L’explication la plus évidente du mystérieux vol du ministre britannique de la Défense, Ben Wallace, vers Washington mardi pourrait être qu’il cherchait à obtenir le soutien de l’administration Biden pour succéder à Liz Truss en tant que prochain Premier ministre britannique. Mais une autre explication plausible peut être que ce voyage secret et précipité a marqué un moment décisif dans le conflit en Ukraine, qui montre tous les signes de se transformer en une véritable guerre.
Certes, l’équipe Biden ne peut que s’inquiéter de voir Londres dériver vers le chaos et les chefs de faction du parti conservateur s’agiter comme des poulets sans tête à la recherche d’un remplaçant à Truss qui a démissionné jeudi.
L’économie britannique se désintègre et le chancelier de l’Échiquier Jeremy Hunt prévoit qu’une réduction du budget de la défense est inévitable. En d’autres termes, l’État profond ne peut plus se permettre de s’amuser à Kiev. Le Royaume-Uni se dirige vers des temps difficiles, la rubrique de la Grande-Bretagne globale semble illusoire.

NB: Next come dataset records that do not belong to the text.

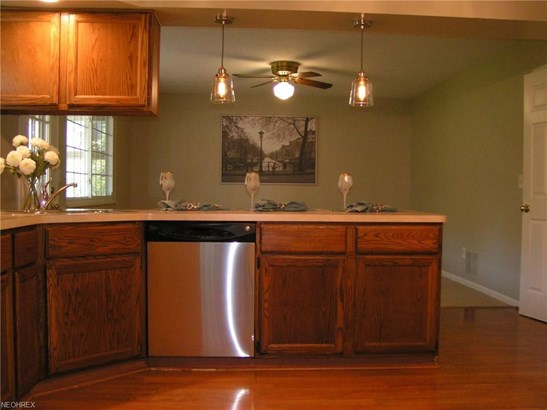 8479 Bradfords Gate, Olmsted Falls, OH - USA (photo 5)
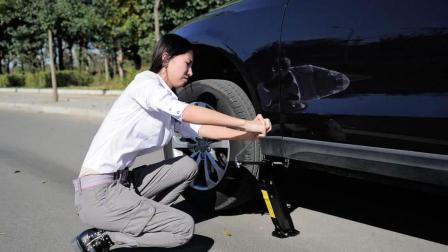 2分钟学会正确换备胎方法, 自己动手无需救援再也不怕车轮没气了
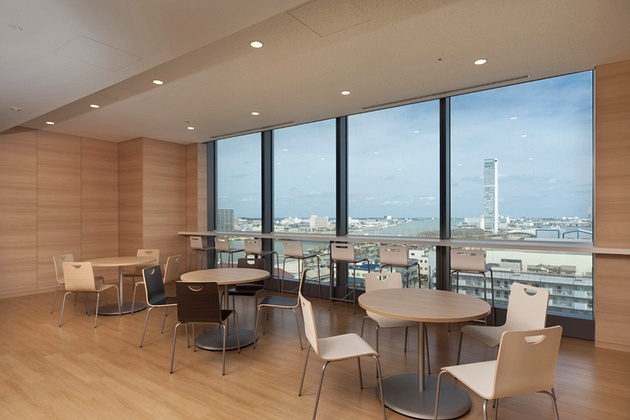The Niigata Nippo Co., Ltd./【Refresh area】In the refresh area, personnel can enjoy the view while taking a break from work.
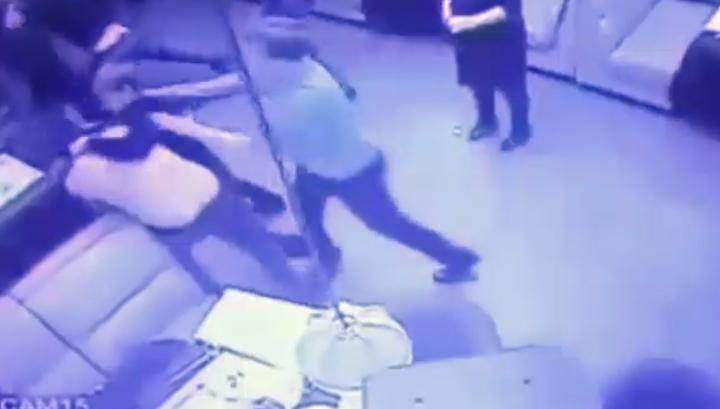 Не та песня: в Поволжье следователи избили посетителя караоке. Видео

C’est là qu’intervient le président Biden. Les rapports en provenance de Moscou suggèrent que les Russes disposent de renseignements concrets selon lesquels Washington a exigé du président Zelensky des performances spectaculaires sur le champ de bataille à l’approche des élections de mi-mandat du 8 novembre aux États-Unis.
Cela s’ajoute au commentaire énigmatique d’un second ministre de la défense à Londres, James Heappey, selon lequel les conversations que Wallace aurait à Washington étaient « au-delà de toute croyance », ce qui laisse entendre que des questions particulièrement sensibles et sérieuses étaient à l’ordre du jour.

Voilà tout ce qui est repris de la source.